A Scalable Video Coding (SVC) encoded bit stream will contain NAL units corresponding to multiple layers of encoding: for example, a base layer having low resolution frames and an enhancement layer having high resolution frames, in the case of spatial scalable coding. (See ISO/IEC 14496-10|ITU-T H.264-Annex G (2007), Scalable Video Coding.) In a typical spatial scalable coded stream, which has both base layer and enhancement layer NAL units, the base layer units can be considered more important than the enhancement layer NAL units since reproduction of video is possible only by decoding the base layer. Note that the base and enhancement layers can be sent in the same network stream or in different network streams.
The NAL type values in the range 13-23 can be used for sending enhancement layer NAL units in an SVC encoded bit stream. An enhancement layer NAL unit can thus be identified by looking at the NAL type value (i.e., 13-23). Different frame types within an enhancement layer of a SVC stream can use different NAL type values.
In an exemplary embodiment, the present invention provides a multiplexer that parses the headers of NAL units and determines their relative importance by looking at the NAL type values therein. The NAL-aware multiplexer can thus determine the NAL units that are more important for stream decoding. The multiplexer can then use this information to pass NAL units to its output accordingly. Thus, where bandwidth is limited, the multiplexer will pass all or some of the more important NAL units while dropping all or some of the less important NAL units. A NAL-aware multiplexer is described in greater detail in a related patent application entitled NAL-AWARE MULTIPLEXER, Attorney Docket No. PU080116.
During normal operation, the staggercast transmission from the transmitter 310 to the MUX 320 comprises two streams. One stream, the primary stream, corresponds to the original stream from the source 301 and the other stream, the secondary stream, is a redundant copy of the primary stream. Note that for the purposes of the present invention, the headers of the primary stream units can be different from the headers of the corresponding original stream units, and the headers of the secondary stream units can be different from the headers of the corresponding primary stream units. Thus a primary stream unit may contain a payload that is the same as the payload of the corresponding original stream unit and a secondary stream unit may contain a payload that is the same as the payload of the corresponding primary stream unit.
The secondary stream is time-shifted or staggered relative to the primary stream, in which case it will be referred to as a “staggered” stream. For example, the primary stream may be delayed with respect to the secondary stream. This allows the receiver 351 to pre-buffer units of the staggered stream so that they may replace corresponding units in the primary stream that may have been lost or corrupted in transmission.

# Given material

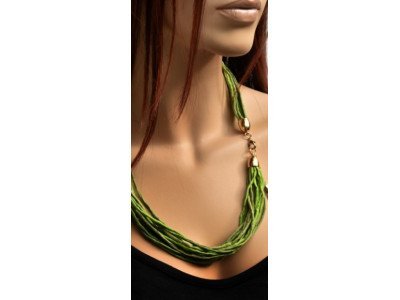 Echte handgeschilderde zijden ketting in groentinten met goudkleurige sluiting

# Work to complete
1. Reproduce the scalable video coding passage, everything from "During normal operation, the" down to "primary stream unit.".
2. In the scalable video coding passage, which range of NAL type values can be used for sending enhancement layer NAL units?
The material was drawn from a different source than the scalable video coding passage.

# Answers for each item
1.
During normal operation, the staggercast transmission from the transmitter 310 to the MUX 320 comprises two streams. One stream, the primary stream, corresponds to the original stream from the source 301 and the other stream, the secondary stream, is a redundant copy of the primary stream. Note that for the purposes of the present invention, the headers of the primary stream units can be different from the headers of the corresponding original stream units, and the headers of the secondary stream units can be different from the headers of the corresponding primary stream units. Thus a primary stream unit may contain a payload that is the same as the payload of the corresponding original stream unit and a secondary stream unit may contain a payload that is the same as the payload of the corresponding primary stream unit.

2. 13-23